Stored data:

+===+

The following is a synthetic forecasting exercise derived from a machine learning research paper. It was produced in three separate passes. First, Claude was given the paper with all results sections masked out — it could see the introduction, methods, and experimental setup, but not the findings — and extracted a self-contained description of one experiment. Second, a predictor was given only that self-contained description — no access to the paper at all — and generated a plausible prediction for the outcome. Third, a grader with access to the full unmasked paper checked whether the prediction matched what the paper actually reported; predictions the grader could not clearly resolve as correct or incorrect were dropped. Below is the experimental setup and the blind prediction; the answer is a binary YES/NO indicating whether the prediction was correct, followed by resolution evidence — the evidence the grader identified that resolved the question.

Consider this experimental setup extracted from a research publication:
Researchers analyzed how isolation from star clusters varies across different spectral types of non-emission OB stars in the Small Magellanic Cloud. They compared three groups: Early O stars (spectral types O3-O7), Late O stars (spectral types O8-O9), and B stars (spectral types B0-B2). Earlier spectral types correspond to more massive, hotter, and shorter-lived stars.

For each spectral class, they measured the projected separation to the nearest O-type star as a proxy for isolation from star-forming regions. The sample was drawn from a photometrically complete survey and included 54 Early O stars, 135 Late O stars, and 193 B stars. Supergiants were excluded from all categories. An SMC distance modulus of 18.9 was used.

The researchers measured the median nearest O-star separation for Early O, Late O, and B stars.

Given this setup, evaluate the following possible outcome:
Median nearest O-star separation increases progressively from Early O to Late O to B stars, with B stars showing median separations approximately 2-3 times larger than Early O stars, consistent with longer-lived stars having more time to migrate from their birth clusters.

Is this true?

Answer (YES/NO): NO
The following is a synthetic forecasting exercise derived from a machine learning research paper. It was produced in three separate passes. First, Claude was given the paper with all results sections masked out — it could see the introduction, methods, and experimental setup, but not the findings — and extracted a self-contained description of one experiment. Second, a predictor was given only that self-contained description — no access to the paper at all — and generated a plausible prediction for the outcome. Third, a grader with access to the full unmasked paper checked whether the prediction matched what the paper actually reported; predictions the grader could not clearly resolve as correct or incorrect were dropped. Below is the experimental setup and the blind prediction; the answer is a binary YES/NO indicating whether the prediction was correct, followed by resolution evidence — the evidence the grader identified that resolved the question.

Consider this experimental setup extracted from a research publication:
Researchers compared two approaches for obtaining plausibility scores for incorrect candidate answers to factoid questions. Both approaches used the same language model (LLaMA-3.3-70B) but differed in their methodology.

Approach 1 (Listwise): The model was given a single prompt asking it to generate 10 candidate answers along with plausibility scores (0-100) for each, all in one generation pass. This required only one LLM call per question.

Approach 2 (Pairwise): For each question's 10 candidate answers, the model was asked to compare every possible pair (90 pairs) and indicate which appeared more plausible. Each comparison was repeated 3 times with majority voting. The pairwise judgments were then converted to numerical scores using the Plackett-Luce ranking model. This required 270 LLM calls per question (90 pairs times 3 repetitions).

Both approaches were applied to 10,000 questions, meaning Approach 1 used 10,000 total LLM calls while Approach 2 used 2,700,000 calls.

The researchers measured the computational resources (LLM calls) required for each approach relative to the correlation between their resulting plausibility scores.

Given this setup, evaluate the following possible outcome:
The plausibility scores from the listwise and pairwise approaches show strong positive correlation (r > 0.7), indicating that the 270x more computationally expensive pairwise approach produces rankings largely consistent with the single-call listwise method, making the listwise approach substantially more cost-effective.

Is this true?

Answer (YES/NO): NO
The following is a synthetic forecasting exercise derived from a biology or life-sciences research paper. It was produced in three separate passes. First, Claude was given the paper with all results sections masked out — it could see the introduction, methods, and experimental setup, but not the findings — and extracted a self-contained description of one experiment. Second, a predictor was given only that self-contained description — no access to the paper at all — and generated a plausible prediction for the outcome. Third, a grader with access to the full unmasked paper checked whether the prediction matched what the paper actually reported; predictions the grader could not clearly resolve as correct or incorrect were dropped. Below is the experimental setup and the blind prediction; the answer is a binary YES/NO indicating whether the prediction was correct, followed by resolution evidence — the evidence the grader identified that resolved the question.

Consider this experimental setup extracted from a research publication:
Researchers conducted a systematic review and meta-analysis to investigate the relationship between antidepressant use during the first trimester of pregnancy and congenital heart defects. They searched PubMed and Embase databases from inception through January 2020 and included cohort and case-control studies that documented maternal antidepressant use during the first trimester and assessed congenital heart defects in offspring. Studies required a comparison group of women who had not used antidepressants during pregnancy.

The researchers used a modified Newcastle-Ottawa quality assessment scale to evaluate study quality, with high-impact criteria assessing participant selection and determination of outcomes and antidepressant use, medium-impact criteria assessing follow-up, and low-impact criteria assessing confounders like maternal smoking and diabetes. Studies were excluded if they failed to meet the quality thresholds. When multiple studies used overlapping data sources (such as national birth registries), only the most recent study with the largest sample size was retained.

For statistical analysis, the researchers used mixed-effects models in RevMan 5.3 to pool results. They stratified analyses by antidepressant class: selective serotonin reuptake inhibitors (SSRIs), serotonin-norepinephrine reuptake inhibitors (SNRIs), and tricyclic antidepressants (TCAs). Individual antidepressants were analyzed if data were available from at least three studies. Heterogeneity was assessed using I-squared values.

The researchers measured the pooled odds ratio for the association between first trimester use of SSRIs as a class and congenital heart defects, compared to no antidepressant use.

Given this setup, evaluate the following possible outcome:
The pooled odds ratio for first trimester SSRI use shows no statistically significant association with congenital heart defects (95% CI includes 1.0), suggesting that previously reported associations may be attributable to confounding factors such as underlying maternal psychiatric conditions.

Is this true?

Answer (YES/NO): NO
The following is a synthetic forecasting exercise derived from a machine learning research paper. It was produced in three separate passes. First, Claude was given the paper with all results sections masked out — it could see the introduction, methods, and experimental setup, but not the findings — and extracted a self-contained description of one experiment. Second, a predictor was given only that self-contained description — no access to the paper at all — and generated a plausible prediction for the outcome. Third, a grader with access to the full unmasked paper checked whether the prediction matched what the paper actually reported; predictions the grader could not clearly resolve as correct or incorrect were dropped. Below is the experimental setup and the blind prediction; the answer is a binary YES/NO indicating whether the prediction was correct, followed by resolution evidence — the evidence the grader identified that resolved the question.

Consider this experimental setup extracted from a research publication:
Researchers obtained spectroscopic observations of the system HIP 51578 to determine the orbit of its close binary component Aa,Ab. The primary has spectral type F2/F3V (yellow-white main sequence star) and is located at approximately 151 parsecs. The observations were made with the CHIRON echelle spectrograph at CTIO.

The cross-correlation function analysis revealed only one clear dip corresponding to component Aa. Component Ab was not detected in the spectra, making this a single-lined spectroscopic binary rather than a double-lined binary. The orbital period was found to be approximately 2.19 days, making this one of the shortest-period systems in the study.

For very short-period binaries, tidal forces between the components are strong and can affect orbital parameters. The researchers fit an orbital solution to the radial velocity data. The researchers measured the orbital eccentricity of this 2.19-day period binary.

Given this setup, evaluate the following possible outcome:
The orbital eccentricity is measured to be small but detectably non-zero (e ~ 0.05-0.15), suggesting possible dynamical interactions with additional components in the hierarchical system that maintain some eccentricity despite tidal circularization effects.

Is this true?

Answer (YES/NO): NO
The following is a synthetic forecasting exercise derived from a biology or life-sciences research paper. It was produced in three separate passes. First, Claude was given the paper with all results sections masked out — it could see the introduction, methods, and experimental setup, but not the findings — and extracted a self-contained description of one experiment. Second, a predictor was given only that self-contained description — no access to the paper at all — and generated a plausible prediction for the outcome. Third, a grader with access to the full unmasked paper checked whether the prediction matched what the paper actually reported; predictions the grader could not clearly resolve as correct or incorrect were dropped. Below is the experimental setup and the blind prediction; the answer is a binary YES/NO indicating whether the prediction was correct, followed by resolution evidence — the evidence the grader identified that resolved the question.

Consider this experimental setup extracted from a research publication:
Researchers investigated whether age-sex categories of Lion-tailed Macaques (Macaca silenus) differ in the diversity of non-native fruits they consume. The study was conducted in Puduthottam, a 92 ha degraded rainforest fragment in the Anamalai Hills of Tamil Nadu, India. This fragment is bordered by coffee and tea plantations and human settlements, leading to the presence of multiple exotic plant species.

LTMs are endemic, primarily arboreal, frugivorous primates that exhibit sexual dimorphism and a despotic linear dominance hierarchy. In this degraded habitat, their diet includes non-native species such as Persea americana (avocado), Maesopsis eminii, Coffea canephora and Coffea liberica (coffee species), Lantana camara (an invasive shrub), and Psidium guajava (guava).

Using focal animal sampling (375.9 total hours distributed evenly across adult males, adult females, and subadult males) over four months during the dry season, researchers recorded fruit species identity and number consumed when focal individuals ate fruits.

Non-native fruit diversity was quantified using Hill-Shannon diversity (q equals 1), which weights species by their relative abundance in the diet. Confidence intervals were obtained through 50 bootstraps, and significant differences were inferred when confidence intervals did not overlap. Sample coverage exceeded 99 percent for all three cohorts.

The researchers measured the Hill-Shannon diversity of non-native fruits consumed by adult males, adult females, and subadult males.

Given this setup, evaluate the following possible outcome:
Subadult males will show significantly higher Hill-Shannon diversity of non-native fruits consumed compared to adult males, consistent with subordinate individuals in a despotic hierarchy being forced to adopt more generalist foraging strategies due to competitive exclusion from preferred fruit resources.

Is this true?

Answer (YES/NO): YES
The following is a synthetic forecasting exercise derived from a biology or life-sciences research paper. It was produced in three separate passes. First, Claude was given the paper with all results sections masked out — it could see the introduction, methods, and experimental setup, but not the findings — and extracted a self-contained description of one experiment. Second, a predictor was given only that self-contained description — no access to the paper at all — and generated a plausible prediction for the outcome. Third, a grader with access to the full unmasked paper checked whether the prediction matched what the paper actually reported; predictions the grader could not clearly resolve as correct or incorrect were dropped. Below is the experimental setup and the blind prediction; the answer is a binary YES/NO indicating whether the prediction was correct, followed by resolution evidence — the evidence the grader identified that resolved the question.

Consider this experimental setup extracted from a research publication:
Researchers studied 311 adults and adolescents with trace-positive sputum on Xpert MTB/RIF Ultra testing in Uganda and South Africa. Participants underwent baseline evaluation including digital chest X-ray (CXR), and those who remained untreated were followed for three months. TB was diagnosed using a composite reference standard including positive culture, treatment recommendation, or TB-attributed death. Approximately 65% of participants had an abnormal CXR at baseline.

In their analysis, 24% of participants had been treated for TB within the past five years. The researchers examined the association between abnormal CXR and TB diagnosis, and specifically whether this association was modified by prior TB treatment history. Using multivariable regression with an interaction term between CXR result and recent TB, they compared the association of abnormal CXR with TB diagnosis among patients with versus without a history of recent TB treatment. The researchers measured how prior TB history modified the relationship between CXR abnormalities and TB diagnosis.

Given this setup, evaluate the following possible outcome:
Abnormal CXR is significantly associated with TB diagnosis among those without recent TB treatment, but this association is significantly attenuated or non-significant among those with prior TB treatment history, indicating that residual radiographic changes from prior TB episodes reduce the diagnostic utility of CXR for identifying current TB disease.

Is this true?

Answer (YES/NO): YES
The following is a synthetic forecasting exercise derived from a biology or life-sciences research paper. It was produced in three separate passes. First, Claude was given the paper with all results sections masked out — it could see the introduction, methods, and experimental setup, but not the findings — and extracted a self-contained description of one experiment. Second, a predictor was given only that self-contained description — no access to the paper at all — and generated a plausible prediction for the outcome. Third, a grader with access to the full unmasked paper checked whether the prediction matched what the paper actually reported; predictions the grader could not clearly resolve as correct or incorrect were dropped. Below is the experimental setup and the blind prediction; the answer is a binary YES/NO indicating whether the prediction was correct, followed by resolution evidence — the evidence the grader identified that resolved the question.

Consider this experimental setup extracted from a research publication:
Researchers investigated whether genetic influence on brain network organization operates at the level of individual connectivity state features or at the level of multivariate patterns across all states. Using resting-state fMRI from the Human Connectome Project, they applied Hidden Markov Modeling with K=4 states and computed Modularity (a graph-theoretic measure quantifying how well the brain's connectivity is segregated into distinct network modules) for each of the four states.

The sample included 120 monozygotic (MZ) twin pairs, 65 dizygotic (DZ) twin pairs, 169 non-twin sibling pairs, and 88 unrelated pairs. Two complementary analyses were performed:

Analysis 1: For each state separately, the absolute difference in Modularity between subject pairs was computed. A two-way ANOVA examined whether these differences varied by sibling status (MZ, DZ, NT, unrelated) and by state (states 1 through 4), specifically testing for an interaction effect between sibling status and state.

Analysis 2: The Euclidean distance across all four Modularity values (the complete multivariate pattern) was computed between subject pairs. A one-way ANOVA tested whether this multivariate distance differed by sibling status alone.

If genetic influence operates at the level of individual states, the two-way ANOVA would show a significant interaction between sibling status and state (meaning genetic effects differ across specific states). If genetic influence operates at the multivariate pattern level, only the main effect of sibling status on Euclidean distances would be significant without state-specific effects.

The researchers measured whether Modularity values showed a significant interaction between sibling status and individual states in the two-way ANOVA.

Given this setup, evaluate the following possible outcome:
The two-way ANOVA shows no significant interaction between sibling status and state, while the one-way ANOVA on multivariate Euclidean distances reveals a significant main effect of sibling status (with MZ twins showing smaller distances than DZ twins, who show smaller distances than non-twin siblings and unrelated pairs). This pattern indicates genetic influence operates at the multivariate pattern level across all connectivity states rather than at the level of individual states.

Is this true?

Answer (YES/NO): NO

+===+

[Exercise objective] Your answer should be one number, the count of lines above that hold "individuals".

[Task answer] 2